# For first-time owner: Variable or Fixed



## Harper77 (Nov 11, 2009)

So we are close to putting an offer in on a house within the next day or so and was just wondering:

What is the best choice for mortgage right now: fixed OR variable? Mtge amt will be 170K.


----------



## bean438 (Jul 18, 2009)

In my opinion the goal is to pay the least amount of interest, but people always stress out about rates going up.
So, why not:

Go variable, and get a lower rate , but
Since you were willing to go fixed at a higher payment take the difference and set up a separate savings account and stash the money there. Every 6 months or so, make an extra mortgage payment.

This is what I do. I went 1 year fixed, but put aside as if I was 5 year fixed.
I know I told you to go variable, while I went fixed, but 1 year fixed had a better rate than 5 year variable.

In the end the lowest rate available is what I do.


----------



## financeguru (Jan 18, 2010)

i have chosen to go one year variable...i think the discount of the variable from prime is going to increase as the economy gets on a firmer footing and i'd like to take advantage.
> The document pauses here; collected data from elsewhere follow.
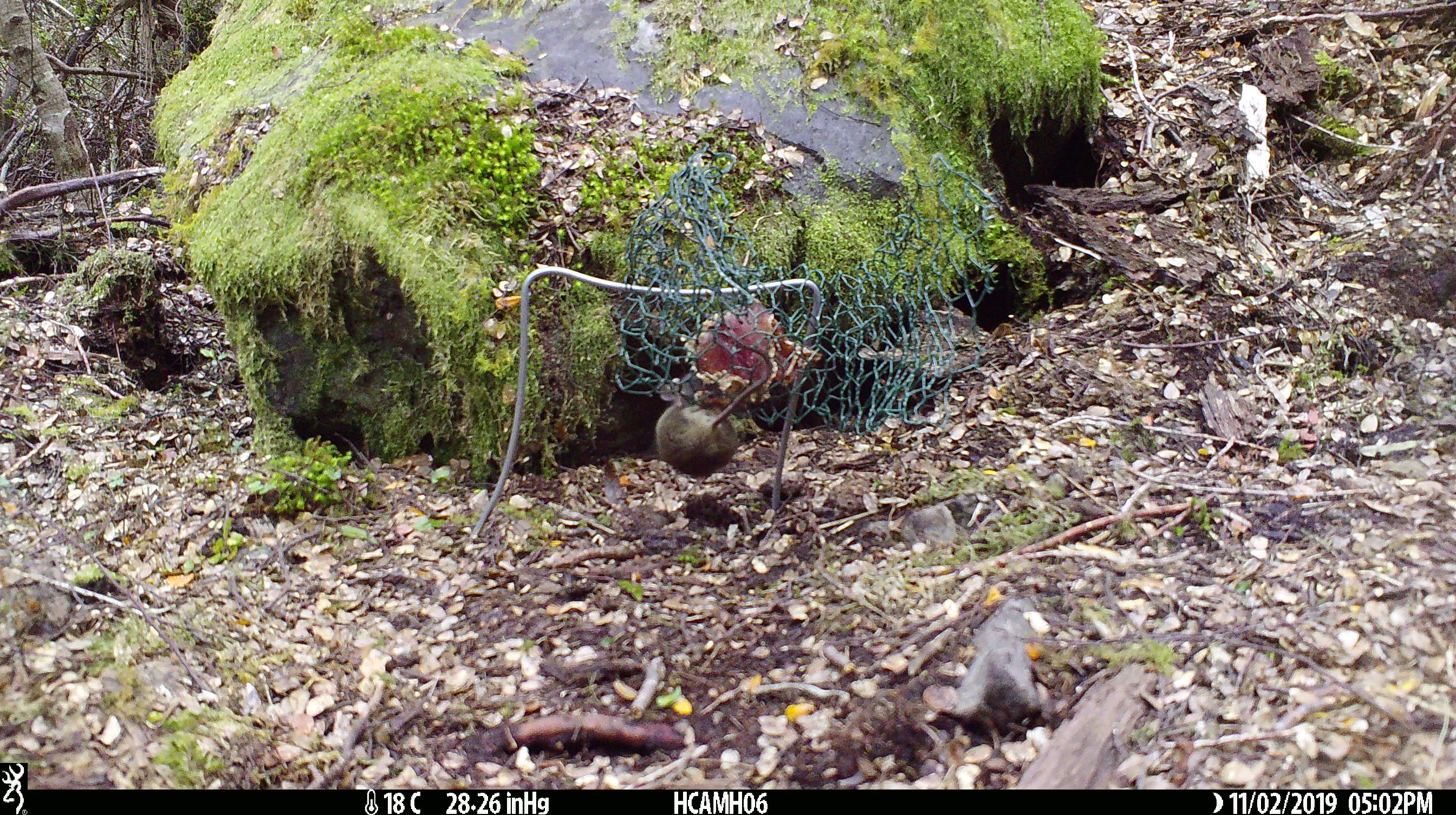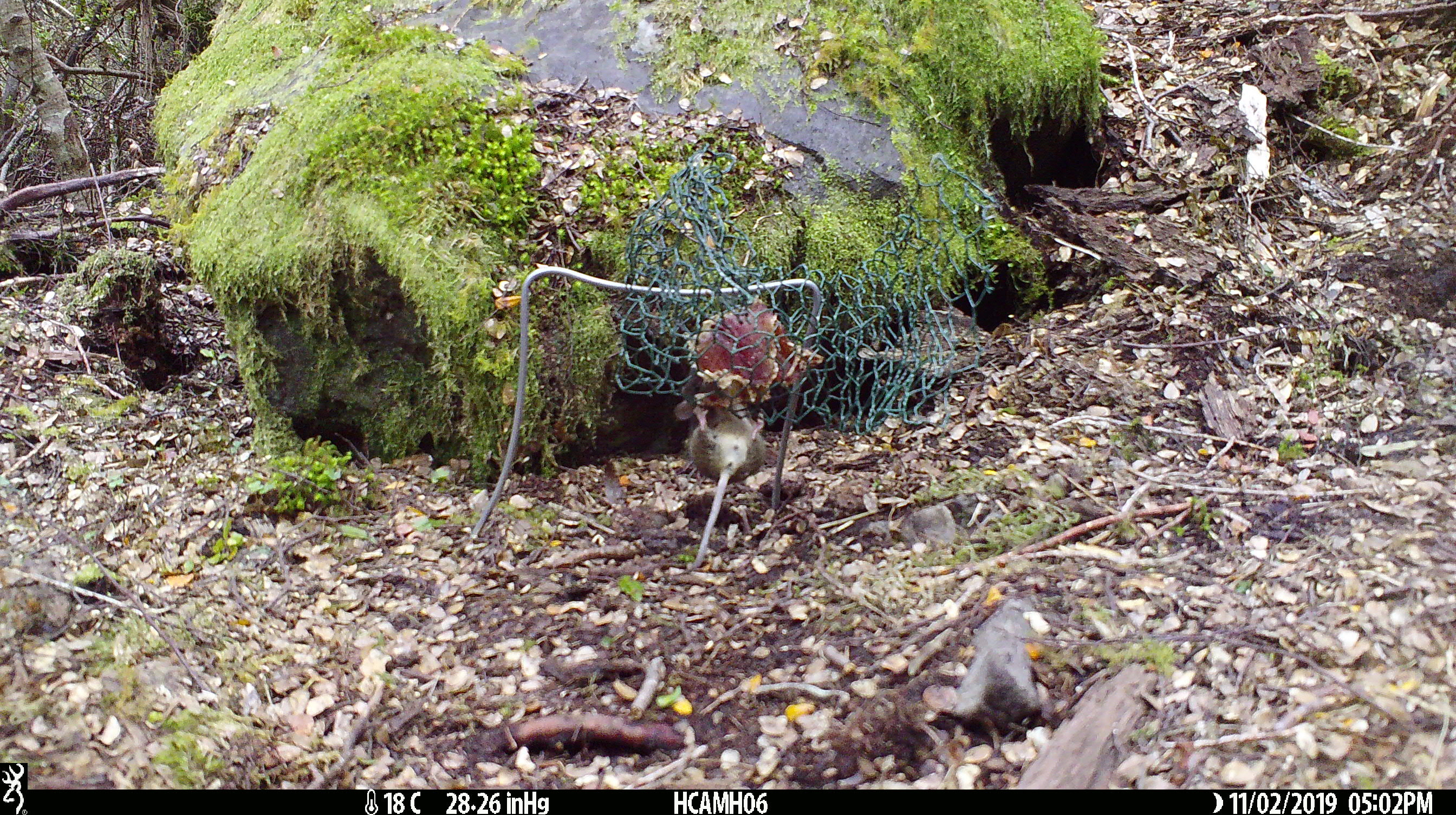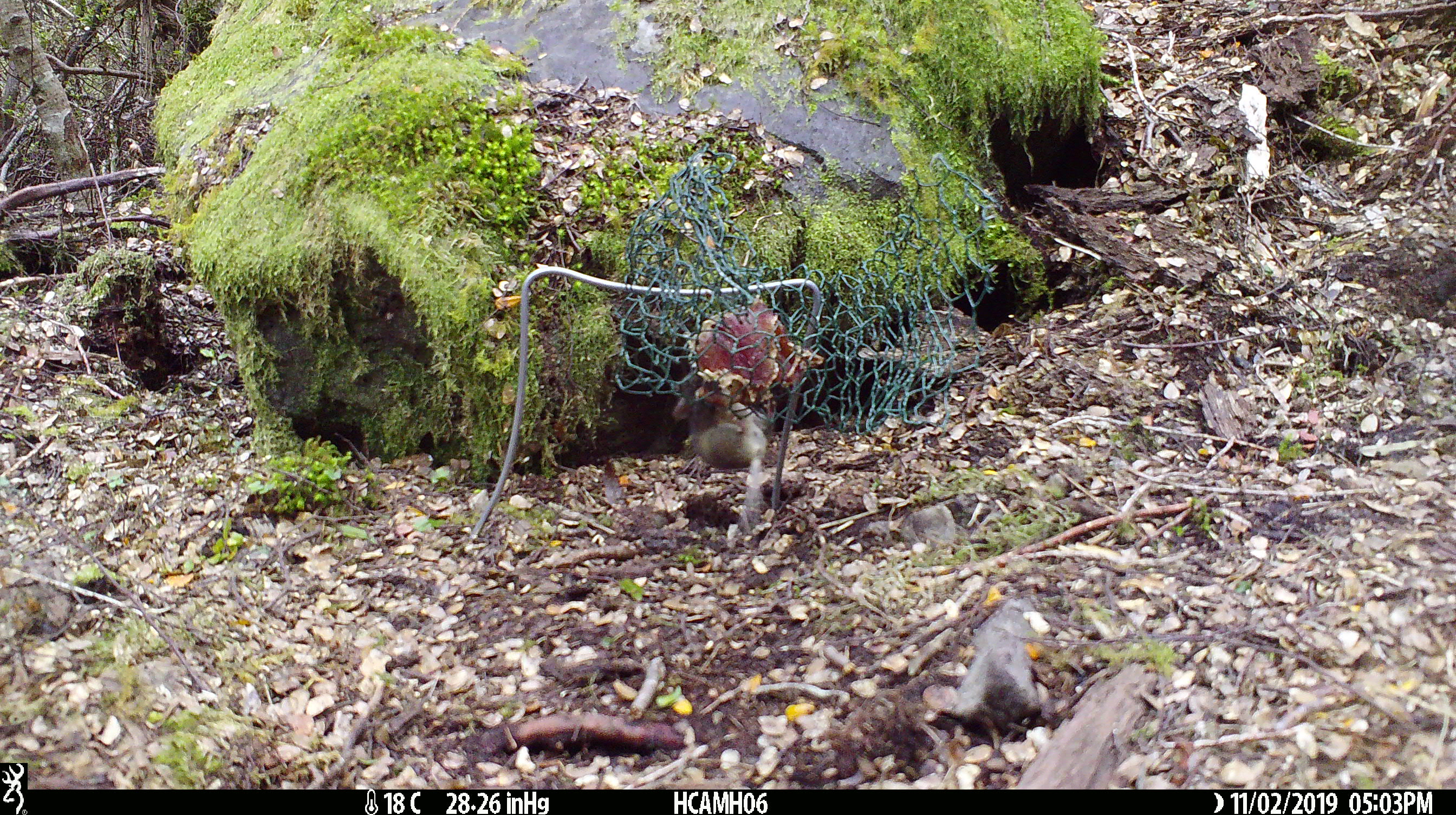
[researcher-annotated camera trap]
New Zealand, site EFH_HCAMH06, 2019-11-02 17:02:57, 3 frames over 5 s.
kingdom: Animalia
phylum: Chordata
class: Mammalia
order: Rodentia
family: Muridae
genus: Mus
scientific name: Mus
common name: mouse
As a matter of principle, i will always go variable no matter what the interest rates are orwhere people think prime is heading. 

For more discussions on this issue go to this thread:
http://www.canadianmoneyforum.com/showthread.php?t=2013


----------



## OhGreatGuru (May 24, 2009)

It's a matter of how well you can sleep at night and how much surplus you have in your cash flow if rates go up. Variable rate mortgages gained popularity when interest rates went into free-fall. Now a lot of people are either too young or too short-memoried to remember when mortgage rates went to 19%. I don't think anyone is expecting anything that bad in the foreseeable future, but everyone is predicting rate increases of some kind soon. My advice would be lock into a fixed rate mortgage that has some pre-payment privileges.


----------



## Four Pillars (Apr 5, 2009)

It seems like over the last decade or so that short term mortgages have done much better than 5 year fixed.

That said, we went with a 5 year fixed a couple of years ago because things were a bit tight so we would have had a hard time dealing with a big increase in interest rate. Our decision was based on reducing risk alone.

I suspect our next renewal will be for a variable since we are getting near the end....


----------



## ChrisR (Jul 13, 2009)

Here are two things to consider:

1. There is no question that "9 times out of 10", the variable mortgage beats the fixed mortgage (in terms of total interest paid over the term).

2. There is also no question that interest rates can't go down from here. They can only stay the same or go up.

Those two things considered, its difficult to believe that right now is not the "1 time out of 10" that a fixed rate will beat the variable.

But then... I'm a keyboard warrior, not a homeowner. So make sure that your decision is well researched and is right for YOU.


----------